→ What you are asked to do
For the entries below, print exactly the lines between the line holding "Dagmar Králová 11.10.2011 FSpS MU,Brno" and the line holding "Belle Île - Latin", inclusive, and nothing else.

→ Dataset excerpts
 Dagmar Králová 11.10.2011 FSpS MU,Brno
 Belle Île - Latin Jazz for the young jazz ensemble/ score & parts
--
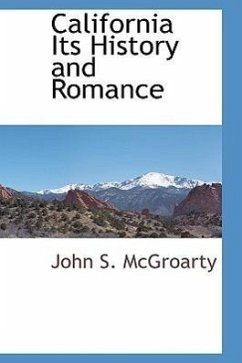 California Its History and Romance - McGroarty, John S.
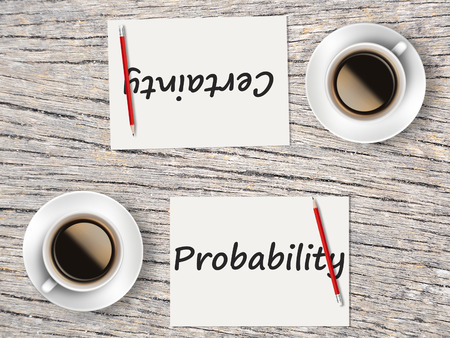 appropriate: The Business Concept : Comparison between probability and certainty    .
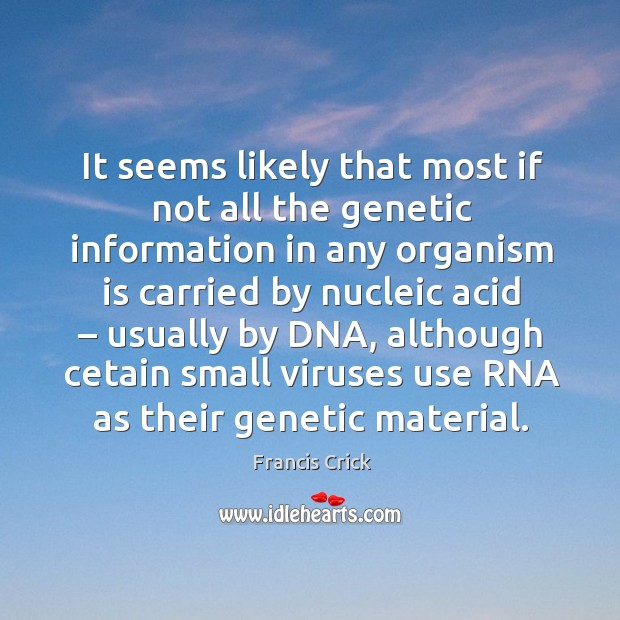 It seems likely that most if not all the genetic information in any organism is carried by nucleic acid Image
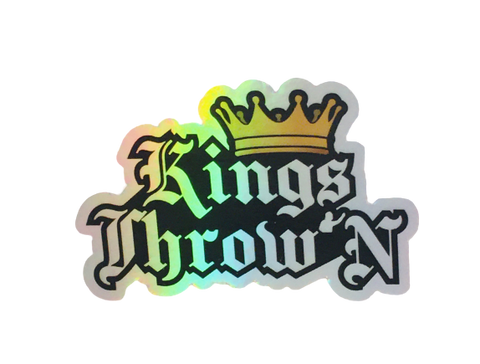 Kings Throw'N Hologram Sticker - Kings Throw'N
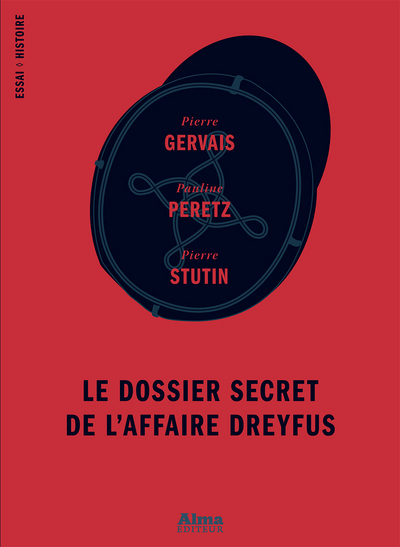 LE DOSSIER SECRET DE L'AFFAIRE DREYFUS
--
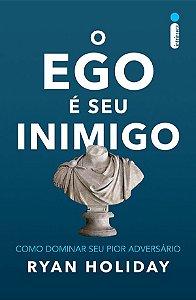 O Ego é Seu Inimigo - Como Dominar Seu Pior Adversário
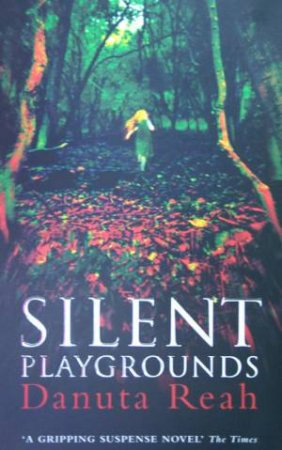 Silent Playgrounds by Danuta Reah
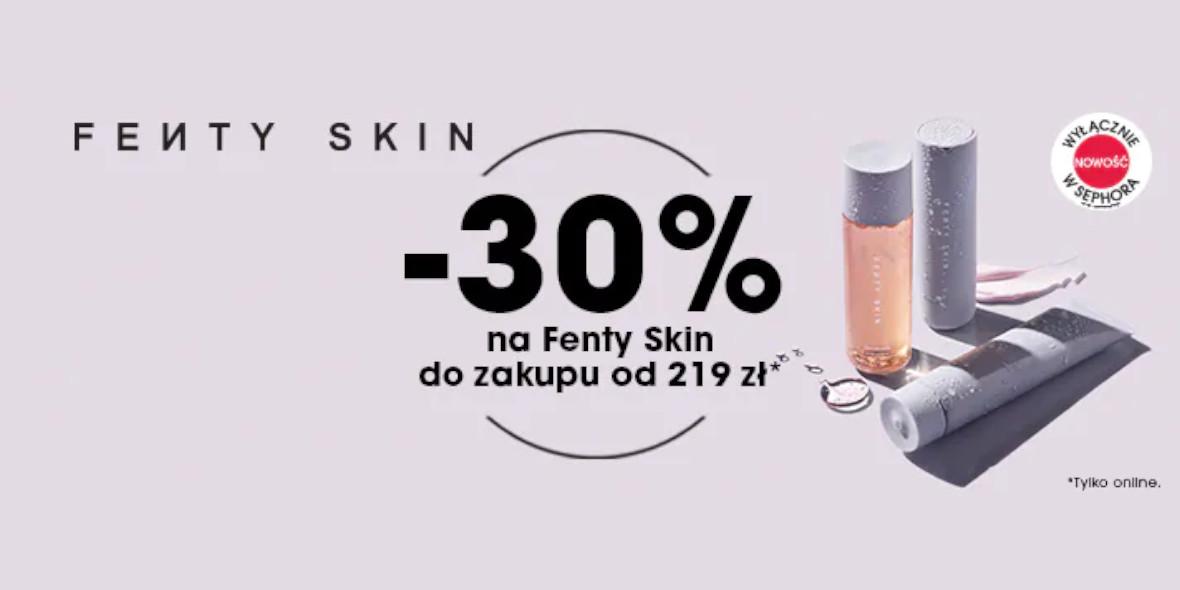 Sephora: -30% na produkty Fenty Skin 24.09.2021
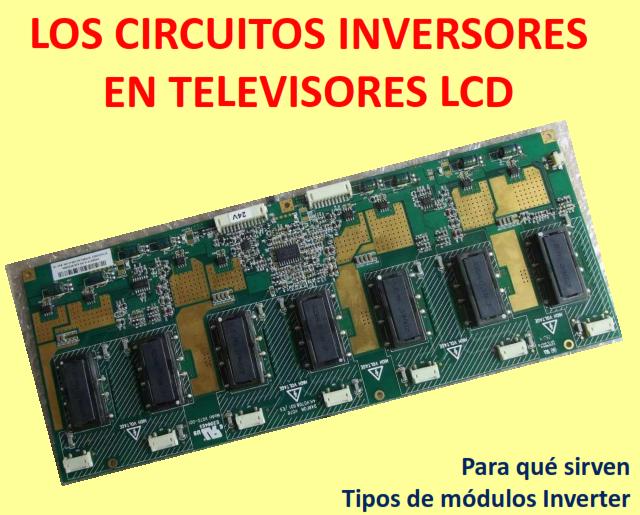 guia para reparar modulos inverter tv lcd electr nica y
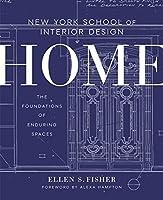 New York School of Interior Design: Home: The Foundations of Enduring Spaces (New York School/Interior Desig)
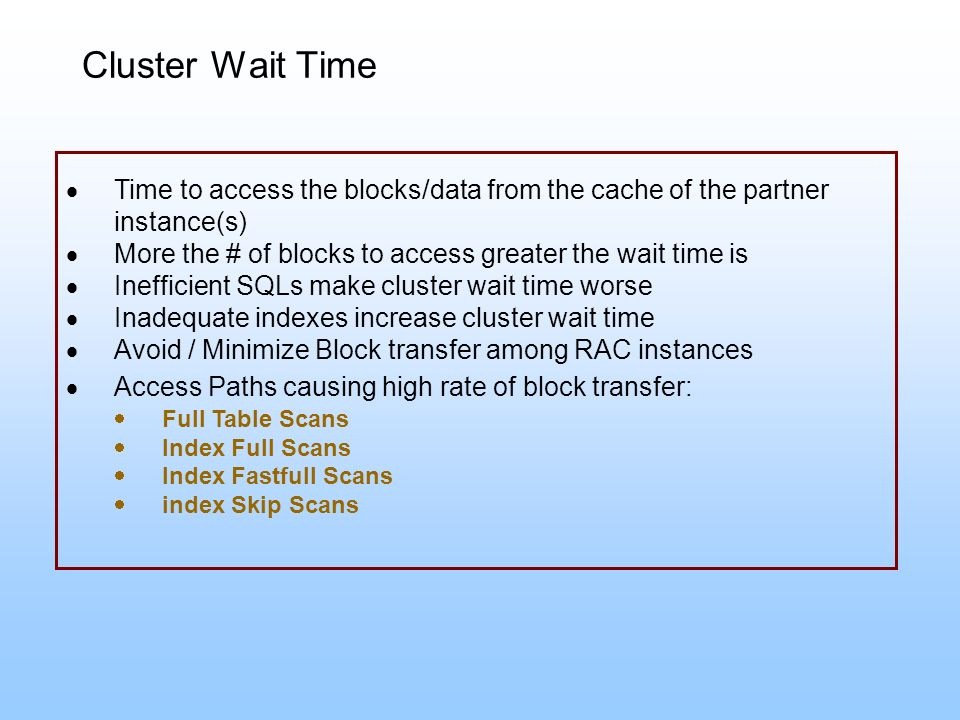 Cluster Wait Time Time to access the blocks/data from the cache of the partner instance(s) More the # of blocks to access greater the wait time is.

→ Answer section
 Dagmar Králová 11.10.2011 FSpS MU,Brno
 Belle Île - Latin Jazz for the young jazz ensemble/ score & parts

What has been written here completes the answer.